When the U.S. entered World War II in December 1941, so did UCLA. Many male students — and some female — left to serve in the military, to be eventually replaced by new “students”: defense industry workers and others eager to improve their skills or gain new ones in UCLA’s Engineering, Science and Management War Training program. Bruins still in school sold war bonds, planted victory gardens and organized blood drives. For them, men in military uniforms were a familiar sight, training around campus, chowing down in “Kerckhoff Mess” and bunking in converted fraternity houses.
While the campus was on high alert — with enough food for 50,000 people reportedly stashed under the Arroyo Bridge, in case of attack — the university’s most clandestine wartime activity took place in downtown Los Angeles, in the UCLA Extension building. Codenamed Project 36, the top-secret operation involved UCLA in the development of the first atomic bomb. While scientists toiled in a laboratory in Los Alamos, N.M., under a government contract with the University of California, UCLA’s task was to purchase and deliver the equipment and materials necessary for the success of the Manhattan Project — from rats to 10-ton trucks to meteorological balloons. Suppliers often questioned the university’s unusual orders, and UCLA purchasing agents took items such as typewriters and microscopes from campus labs, unaware of how their acquisitions would be used.

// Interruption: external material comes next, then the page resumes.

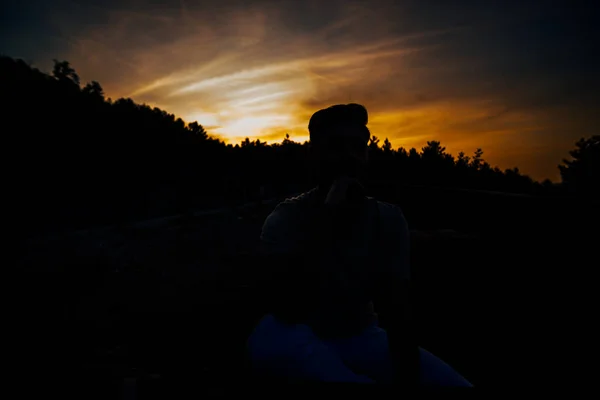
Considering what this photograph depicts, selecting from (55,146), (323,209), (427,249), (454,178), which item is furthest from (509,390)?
(55,146)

Faculty members also assisted in the war effort. Some supervised training programs for the military personnel on campus; others took extended leaves to work for the government, research laboratories or the armed forces. A key contributor to the U.S. defense effort was Physics Professor Vern O. Knudsen, an expert in acoustics. At the U.S. Navy Radio and Sound Laboratory in San Diego, he conducted classified research on underwater sound, which led to the development of an acoustic torpedo that could track the sound of submarine propellers — a major breakthrough in the war against German U-boats.
By the war’s end, several thousand UCLA students and alumni had served on the front lines. Among them was Hitoshi “Moe” Yonemura, a popular yell leader and student body officer, who, like others of Japanese descent, was sent to an internment camp in 1942. Eventually, he transferred to the U.S. Army’s Japanese-American 442nd Regimental Combat Team and was killed in Italy in April 1945.
Thanks to the wartime contributions of UCLA students, faculty and staff — and others like them — Anne Stern and other Bruins finally had reason to celebrate on that August day 70 years ago.